What is it that keeps us moving? What are we looking for?

I’ve wondered about this all my life.  When we’ve got literally everything we could ever want or need at our fingertips, why do so many of us keep wandering the varied landscape, as if it can tell us some deep and abiding truth of the soul?

Maybe because it can…

I don’t know if i could tell you what that truth is, but i glimpse it every time i travel. Maybe it’s because our friends and family (as Harper calls them, “our peoples”) live all over the country, and it takes a good bit of travel to stay connected. Maybe it’s because we are story people, and we crave an occasional change of context. Maybe it takes a shift in wind and weather to make us come truly alive. Are we born with the gypsy soul, or does it come from nurture?

Either way, our kids are going to find it a part of their lives. At least, as long as we are the boss of them… And once they’re grown, I think they’ll find the compulsion to roam has taken root in them, and they will feel grounded, even on the move. I can only hope as much for them.
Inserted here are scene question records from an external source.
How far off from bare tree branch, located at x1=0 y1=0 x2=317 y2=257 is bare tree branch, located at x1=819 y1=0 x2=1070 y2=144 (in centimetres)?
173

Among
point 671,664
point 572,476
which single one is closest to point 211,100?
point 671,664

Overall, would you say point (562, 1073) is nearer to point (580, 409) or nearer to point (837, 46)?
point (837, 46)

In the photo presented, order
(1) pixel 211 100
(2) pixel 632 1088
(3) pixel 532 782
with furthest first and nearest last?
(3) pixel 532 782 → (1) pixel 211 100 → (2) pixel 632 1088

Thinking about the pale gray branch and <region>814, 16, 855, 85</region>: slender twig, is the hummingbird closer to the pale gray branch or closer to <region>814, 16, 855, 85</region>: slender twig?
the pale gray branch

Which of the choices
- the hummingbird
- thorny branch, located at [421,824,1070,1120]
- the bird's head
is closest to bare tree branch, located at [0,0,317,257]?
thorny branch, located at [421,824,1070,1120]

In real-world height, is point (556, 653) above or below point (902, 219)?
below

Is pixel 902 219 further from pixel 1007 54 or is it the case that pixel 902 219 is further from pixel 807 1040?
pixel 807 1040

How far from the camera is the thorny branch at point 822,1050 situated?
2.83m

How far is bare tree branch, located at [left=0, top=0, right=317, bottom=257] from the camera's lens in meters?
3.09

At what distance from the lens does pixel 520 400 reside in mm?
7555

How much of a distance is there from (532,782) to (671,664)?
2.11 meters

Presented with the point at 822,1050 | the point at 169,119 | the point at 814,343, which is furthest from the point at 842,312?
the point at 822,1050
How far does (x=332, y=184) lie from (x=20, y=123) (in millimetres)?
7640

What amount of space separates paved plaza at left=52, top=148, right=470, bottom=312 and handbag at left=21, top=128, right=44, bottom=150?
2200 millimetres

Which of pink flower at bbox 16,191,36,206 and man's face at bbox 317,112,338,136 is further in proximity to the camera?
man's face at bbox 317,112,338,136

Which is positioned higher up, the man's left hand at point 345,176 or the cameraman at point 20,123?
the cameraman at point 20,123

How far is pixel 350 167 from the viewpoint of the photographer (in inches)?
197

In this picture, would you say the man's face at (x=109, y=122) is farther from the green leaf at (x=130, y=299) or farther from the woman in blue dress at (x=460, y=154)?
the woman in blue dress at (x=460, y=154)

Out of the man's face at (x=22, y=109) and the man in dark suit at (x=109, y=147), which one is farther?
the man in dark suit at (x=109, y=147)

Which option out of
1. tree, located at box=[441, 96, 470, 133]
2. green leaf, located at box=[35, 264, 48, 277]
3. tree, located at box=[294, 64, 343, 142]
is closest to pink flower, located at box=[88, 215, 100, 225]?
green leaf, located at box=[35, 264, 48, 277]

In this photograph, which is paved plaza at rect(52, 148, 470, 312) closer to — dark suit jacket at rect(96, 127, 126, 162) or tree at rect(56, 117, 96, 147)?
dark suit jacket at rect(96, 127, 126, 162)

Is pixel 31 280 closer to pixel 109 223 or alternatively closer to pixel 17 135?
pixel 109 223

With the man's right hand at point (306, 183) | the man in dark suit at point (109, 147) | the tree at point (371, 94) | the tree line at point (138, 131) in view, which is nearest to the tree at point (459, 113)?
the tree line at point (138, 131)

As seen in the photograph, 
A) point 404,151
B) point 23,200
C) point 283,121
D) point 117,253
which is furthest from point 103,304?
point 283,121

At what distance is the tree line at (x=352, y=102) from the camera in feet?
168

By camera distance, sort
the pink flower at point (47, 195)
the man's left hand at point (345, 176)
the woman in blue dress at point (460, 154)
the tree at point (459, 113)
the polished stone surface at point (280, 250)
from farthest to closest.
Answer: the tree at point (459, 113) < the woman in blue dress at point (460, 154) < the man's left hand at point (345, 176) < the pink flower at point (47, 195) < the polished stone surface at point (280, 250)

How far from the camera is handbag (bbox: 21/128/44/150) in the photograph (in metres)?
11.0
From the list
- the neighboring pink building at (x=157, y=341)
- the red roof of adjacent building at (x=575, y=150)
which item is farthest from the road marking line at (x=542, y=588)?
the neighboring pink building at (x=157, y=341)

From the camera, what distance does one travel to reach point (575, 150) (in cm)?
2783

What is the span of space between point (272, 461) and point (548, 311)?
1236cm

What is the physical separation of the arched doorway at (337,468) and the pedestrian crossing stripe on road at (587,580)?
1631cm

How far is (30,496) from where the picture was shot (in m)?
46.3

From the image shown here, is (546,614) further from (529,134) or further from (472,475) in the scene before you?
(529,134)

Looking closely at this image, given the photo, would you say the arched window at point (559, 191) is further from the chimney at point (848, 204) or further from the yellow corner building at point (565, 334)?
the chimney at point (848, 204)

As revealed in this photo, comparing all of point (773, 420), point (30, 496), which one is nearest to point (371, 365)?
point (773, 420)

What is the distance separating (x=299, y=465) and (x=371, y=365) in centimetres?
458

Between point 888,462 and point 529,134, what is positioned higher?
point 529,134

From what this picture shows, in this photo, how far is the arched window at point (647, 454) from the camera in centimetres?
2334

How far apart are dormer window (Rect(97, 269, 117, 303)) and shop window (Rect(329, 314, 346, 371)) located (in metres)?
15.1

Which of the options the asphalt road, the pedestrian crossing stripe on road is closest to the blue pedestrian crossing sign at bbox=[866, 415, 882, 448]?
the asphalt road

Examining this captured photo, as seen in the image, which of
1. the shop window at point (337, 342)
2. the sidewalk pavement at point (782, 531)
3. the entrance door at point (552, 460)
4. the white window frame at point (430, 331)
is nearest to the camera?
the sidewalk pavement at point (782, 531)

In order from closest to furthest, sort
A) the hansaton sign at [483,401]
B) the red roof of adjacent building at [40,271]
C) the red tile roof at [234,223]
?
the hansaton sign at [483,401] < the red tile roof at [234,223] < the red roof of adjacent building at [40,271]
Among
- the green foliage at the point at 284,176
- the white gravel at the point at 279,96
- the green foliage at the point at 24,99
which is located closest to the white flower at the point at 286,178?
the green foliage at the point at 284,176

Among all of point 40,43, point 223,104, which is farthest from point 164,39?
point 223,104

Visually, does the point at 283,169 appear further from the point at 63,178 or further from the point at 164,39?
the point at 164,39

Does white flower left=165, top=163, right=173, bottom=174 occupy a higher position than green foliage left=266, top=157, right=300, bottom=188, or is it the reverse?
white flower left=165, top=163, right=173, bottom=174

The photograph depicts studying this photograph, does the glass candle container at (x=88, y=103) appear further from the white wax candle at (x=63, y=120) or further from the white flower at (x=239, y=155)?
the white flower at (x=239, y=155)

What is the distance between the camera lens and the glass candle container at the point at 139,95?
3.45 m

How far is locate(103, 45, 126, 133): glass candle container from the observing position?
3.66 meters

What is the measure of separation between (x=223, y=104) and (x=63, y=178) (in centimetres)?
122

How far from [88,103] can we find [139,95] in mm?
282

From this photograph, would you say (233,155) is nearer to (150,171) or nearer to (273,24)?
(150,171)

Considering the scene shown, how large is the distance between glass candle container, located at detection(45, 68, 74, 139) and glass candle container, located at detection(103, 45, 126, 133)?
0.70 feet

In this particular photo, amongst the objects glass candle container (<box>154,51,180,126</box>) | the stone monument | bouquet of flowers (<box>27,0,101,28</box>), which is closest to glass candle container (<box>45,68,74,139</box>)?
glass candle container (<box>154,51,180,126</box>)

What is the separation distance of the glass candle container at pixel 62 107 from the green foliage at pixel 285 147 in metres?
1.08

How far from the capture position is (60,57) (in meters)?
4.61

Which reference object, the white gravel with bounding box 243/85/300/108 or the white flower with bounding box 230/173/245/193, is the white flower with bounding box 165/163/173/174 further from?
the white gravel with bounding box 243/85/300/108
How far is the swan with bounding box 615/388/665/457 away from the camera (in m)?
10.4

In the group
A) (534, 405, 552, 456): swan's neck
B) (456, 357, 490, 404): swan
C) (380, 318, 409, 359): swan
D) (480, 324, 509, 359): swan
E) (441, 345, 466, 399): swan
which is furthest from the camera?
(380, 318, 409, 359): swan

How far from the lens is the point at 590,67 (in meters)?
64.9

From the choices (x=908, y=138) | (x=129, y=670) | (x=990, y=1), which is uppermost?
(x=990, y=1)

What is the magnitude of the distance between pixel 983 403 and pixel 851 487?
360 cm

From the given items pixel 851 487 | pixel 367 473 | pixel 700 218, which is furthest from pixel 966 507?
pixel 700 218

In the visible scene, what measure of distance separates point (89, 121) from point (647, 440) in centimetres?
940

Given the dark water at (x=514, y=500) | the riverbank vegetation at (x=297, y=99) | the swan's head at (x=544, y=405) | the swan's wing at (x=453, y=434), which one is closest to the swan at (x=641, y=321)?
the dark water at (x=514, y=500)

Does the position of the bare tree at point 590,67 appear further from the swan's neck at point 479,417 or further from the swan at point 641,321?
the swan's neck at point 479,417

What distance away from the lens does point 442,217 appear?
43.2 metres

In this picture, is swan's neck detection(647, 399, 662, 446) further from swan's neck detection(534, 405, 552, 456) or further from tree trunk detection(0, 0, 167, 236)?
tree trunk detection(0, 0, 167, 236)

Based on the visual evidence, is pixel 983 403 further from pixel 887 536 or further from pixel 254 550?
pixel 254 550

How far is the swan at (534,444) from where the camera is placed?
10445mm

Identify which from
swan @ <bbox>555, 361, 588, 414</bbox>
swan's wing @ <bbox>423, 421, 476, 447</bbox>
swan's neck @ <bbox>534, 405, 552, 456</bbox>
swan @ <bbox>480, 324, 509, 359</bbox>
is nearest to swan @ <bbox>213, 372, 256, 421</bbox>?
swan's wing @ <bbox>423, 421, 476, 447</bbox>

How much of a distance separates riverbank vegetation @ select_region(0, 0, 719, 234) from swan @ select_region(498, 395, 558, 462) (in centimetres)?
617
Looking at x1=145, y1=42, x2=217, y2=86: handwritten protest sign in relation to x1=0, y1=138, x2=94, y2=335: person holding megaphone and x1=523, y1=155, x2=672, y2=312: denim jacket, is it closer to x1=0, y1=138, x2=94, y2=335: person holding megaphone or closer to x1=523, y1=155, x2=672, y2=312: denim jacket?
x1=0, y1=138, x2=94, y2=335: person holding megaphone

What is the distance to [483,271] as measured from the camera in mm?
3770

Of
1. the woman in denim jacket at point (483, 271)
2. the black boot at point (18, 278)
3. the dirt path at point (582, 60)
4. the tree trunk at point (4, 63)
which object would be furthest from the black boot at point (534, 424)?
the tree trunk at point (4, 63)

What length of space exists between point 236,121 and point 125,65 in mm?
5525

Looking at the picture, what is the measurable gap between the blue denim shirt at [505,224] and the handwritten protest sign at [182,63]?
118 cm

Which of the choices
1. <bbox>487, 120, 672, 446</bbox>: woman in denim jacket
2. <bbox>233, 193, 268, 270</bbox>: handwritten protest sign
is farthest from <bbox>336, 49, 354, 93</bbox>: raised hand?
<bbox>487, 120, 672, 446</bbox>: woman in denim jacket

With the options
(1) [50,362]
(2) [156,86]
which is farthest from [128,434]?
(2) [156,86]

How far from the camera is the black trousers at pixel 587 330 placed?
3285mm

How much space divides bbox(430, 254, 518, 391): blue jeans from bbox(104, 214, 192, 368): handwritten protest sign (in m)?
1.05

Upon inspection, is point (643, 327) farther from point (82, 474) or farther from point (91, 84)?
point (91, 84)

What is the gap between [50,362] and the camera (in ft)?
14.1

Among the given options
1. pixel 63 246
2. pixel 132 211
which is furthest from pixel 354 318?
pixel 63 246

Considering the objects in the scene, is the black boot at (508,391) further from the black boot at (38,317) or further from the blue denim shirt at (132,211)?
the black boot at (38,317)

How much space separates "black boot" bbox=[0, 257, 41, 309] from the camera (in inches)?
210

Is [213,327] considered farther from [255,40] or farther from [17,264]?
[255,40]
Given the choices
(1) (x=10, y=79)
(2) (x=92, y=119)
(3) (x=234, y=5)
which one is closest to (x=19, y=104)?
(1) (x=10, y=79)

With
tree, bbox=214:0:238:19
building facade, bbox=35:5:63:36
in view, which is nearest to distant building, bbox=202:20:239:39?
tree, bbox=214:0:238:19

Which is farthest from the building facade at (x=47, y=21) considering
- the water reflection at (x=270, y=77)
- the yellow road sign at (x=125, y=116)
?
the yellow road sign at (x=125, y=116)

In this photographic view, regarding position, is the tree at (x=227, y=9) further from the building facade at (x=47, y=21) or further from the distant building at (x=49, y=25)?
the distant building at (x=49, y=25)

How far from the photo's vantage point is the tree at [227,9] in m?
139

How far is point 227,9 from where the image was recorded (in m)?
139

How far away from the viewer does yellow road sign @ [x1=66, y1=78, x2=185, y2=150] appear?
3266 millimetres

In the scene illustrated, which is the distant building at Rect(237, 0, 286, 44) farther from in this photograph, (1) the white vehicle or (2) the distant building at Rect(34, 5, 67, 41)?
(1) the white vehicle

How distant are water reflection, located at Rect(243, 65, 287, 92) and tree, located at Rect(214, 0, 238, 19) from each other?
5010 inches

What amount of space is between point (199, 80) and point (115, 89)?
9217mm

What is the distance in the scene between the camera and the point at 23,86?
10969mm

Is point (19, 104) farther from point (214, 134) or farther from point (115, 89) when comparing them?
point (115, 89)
But it isn’t just our family that carries this gene. In many ways, the road trip lives at the heart of American spirit and identity. I mean, where else can you enjoy the cuisine of every part of the world, experience pretty much every climate zone and landscape imaginable, find wilderness right next door to great culture, and be as much a part of community–or as isolated–as you care to be?

For all the ugliness of our politics, some days you’ve just got to say: God Bless America, folks. I love this place, and the blood that beats a wandering rythm through our concrete arteries. I am finally (yeah, i know, i’m a few years behind) reading Lonesome Dove. And while i didn’t plan it to be my sabbatical reading material, it is really pretty perfect. This prologue quote says it all:

“All America lies at the end of the wilderness road, and our past is not a dead past, but still lives in us. Our  forefathers had civilization inside themselves, the wild outside. We live in the civilization they created, but within us the wilderness still lingers. What they dreamed, we live, and what they lived, we dream…” –T.K. Whipple

Yeah…what he said.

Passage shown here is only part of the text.